This is not the author's thesis. The author's thesis appears to be:

 _" An economy full of unprofitable companies has risks."_ and we should be
concerned about the rise of so many unprofitable companies.

------
ada1981
Non-paywalled: [http://outline.com/ctYCuP](http://outline.com/ctYCuP)

Perhaps this is the redistribution of wealth we’ve been waiting for.

Can I look forward to the AptPass Startup that will pay my rent in Park Slope
so they can study my consumption patterns?

------
the_cat_kittles
so i guess the first thing i think is: where does the money go? i think it
mostly goes to employees and contractors of the company, who get paid a lot
usually. it doesnt go to the consumers of the product, they just get a better
deal on things- not the same as getting money. in movie pass' case, i guess it
goes to the theaters? i guess its just interesting to try and pin down where
the money ends up going in lots of the these vc backed money losing endeavors.
seems like the kind of article pricenomics would do a really good job on-
taking 10 or so big money losers that ultimately kicked the bucket, and seeing
where the cash all ultimately went.

------
eldavido
This is such a stupid and uninsightful analysis.
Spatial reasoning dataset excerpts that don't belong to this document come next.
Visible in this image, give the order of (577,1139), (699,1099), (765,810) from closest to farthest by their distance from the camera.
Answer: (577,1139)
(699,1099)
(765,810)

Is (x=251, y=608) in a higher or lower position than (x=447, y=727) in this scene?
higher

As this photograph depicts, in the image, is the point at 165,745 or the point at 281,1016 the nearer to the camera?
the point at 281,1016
You can tell just by the
terms they use.

A company that isn't profitable isn't necessarily "losing money". Sure the
amount of cash on hand can be declining, but if the business is building long-
term assets such as a consumer brand, recurring transactions, differentiating
IP, etc., that's hardly bad business management.
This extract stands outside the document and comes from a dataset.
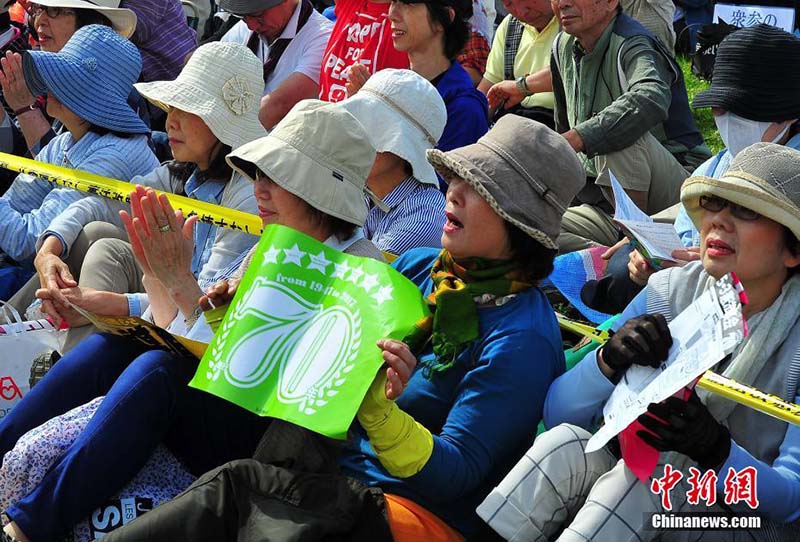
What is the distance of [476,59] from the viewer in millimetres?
7605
In order to really understand this you have to look company-by-company at
what's really going on with the financials. If someone wants to give away for
75 cents something that costs a dollar, sure, that's a fast lane to
bankruptcy. But there are tons of other cases, including aggressive new
customer expansion, trying to create winner-take-all network effects,
development of core IP, etc. that really will create long-term benefits for
their owners.

Using "profit" as a metric is such bullshit. Ask Amazon. They focused on
creating as much free cash flow as they could for two decades, and look where
they are now. Why someone would insist a company earn an accounting profit, or
even worse, pay cash dividends, in an environment with a sub-2% fed funds rate
and near-zero returns on cash to investors is silly. I would much rather have
a company with 10-15% return on equity "lose my money" than hand it back as
relatively useless cash.

tl;dr read Ks and Qs, this stuff isn't amenable to sound bites.